======== TEXTAUSZUG

Warum schreibt jemand ein Buch? Weil man etwas zu sagen hat, wäre meine erste Antwort. Nun gibt es freilich Bücher, bei denen das nicht ohne weiteres zutrifft. Marco 'Wandas Buch "Dass es uns überhaupt gegeben hat" gehört dazu. 

Die Schwierigkeit beginnt schon damit, zu bestimmen, was "Dass es uns überhaupt gegeben hat" überhaupt ist. Ein Roman ist es nicht. Eine Bandgeschichte genausowenig. Eine Biographie? Mitnichten. Geständnisse eines Alkoholikers? Kaum. 

Das Buch wirkt wie der Abruf von Erinnerungen. Unbearbeitet, ohne Filter. Wie die Vorstufe zu einem Buch. Der Sänger der erfolgreichen österreichischen Band Wanda, der sich Marco Wanda nennt, beginnt seine Erinnerungen mit den Anfängen von Wanda, bis zur erfolgreichen Band der Gegenwart. 

Die Entstehung von manchen Liedtiteln und Musikvideos wird etwas beleuchtet, der Zusammenhalt in der Band, der Alltag auf Tour. Über allem aber steht der Alkohol. Er gehört immer dazu. Kein Konzert, schreibt er, habe er nüchtern gespielt. Selbst im Urlaub in Paris wird der Wein nicht gläser-, sondern flaschenweise getrunken. Zerlegte Hotelzimmer und Dörfer (naja, Bushaltestellen, Blumenkübel, ...) lässt Wanda nicht aus. 

Auf den letzten Seiten endet dann der Drogenrausch - fast spielend leicht scheint ihm der Ausstieg aus Alkohol, Kokain & Co. zu gelingen. 

Beim Lesen habe ich mich immer wieder gefragt, für wen das Buch denn geschrieben ist. Literarisch hat es nicht viel zu bieten, und wenn ist es metaphorisch abgedreht, wenn etwa "die Zelte in der Mitte der Wüste der Unwissenheit" aufgeschlagen werden. Die Bandgeschichte ist reduziert auf Alkoholexzesse. Für einen Ausstiegs-Bericht ist die Abkehr von den Drogen viel zu knapp erzählt. 

Wanda-Fans mögen Gefallen an diesem Buch haben. Für alle anderen gilt: Muss man nicht gelesen haben.

================
======== BEREITGESTELLTE DATEN

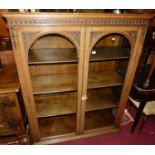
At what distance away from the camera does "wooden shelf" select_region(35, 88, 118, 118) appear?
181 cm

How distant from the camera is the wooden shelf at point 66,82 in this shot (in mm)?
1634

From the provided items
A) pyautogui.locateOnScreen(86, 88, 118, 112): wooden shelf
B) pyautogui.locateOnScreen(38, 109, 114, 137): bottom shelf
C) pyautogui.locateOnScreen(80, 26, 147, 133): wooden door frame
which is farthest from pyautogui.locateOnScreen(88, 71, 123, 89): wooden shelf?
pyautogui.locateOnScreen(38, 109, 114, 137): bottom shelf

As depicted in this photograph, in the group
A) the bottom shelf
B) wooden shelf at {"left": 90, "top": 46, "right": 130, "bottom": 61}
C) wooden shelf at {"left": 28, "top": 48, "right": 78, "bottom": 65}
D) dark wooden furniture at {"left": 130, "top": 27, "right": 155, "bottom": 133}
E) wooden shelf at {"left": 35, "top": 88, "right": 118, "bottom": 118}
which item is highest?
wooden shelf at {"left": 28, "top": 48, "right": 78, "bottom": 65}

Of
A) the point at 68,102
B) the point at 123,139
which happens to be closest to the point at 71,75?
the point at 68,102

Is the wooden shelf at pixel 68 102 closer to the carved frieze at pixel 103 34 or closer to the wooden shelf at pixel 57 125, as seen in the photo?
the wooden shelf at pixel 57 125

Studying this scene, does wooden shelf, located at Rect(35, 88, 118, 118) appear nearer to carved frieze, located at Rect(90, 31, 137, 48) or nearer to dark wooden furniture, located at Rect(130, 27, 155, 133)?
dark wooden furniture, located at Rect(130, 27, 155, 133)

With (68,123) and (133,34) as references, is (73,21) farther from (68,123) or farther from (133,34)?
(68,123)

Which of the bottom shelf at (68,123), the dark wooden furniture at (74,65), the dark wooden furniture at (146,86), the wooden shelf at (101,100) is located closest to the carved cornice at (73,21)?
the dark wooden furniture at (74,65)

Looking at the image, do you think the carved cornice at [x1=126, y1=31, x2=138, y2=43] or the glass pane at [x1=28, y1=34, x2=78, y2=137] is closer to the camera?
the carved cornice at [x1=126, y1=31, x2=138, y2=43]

================

_DEINE AUFGABE_
Nenne alle Gattungen, die die Buchbesprechung für „Dass es uns überhaupt gegeben hat“ in Betracht zieht und dann verneint.

_ERGEBNIS DER ÜBUNG_
Roman, Bandgeschichte, Biographie, Geständnisse eines Alkoholikers